Pasar domestik juga masih mencerna hasil kesepakatan dagang RI dengan AS berikut dampaknya terhadap kinerja dagang Indonesia ke depan serta efek ke perekonomian.
Respons rupiah hari ini menunjukkan pasar sepertinya cenderung khawatir akan dampak terhadap kinerja perdagangan Indonesia keseluruhan yang bisa merembet pada fundamental rupiah di masa depan.
Rupiah diperdagangkan melemah di kisaran Rp16.290/US$ pada pukul 09:52 WIB. Rupiah tertekan sejak awal pembukaan pasar spot di tengah pergerakan sebagian valuta Asia yang juga melemah terhadap dolar AS.
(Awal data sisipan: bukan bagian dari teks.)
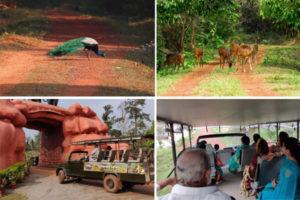 Chandak Jungle Safari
Rupiah jadi valuta Asia terlemah urutan kelima setelah peso, baht, ringgit serta dolar Taiwan. Sementara mata uang Asia lain masih berhasil menguat meski terbatas seperti dolar Singapura, yuan Tiongkok, yuan offshore, juga dolar Hong Kong.
Namun, tekanan yang dihadapi oleh rupiah dan surat utang RI tidak diikuti oleh pergerakan harga saham. IHSG dibuka menguat dan sejauh ini masih bertahan di zona hijau dengan penguatan 0,34% di level 7.166.
Reaksi pasar yang masih beragam di tengah berbagai sentimen domestik dan global, akan mewarnai proses pengambilan keputusan BI rate oleh Rapat Dewan Gubernur hari ini.
Konsensus pasar sejauh ini masih menghasilkan median 5,5% yang berarti mayoritas pelaku pasar memperkirakan BI rate akan ditahan lagi oleh Bank Indonesia.
Namun, konsensus itu tidak bulat. Sebanyak 15 ekonom dari 33 yang disurvei memperkirakan BI rate berpeluang turun 25 bps hari ini ke level 5,25%. Sementara 18 ekonom memperkirakan BI rate akan ditahan hari ini.
Menahan BI rate di tengah adanya kepastian baru terkait kesepakatan dagang dengan AS, dinilai menjadi langkah tepat.
"Saya kira BI masih akan bertahan karena ketidakpastian tarif yang lebih luas masih ada, tapi mungkin BI akan memberikan sinyal bahwa pemotongan bisa dilakukan pada pertemuan mendatang karena setidaknya risiko khusus [terkait tarif AS pada RI] telah dihilangkan," kata Brendan McKenna, Strategist dari Wells Fargo di New York.
Ekspor bisa tergerus
Presiden AS Donald Trump mengatakan, Indonesia terkena tarif sebesar 19%. Tarif itu lebih kecil dibanding tarif sebelumnya 32% dan menjadi yang terendah kedua di Asia Tenggara setelah Singapura yang hanya terkena 10%.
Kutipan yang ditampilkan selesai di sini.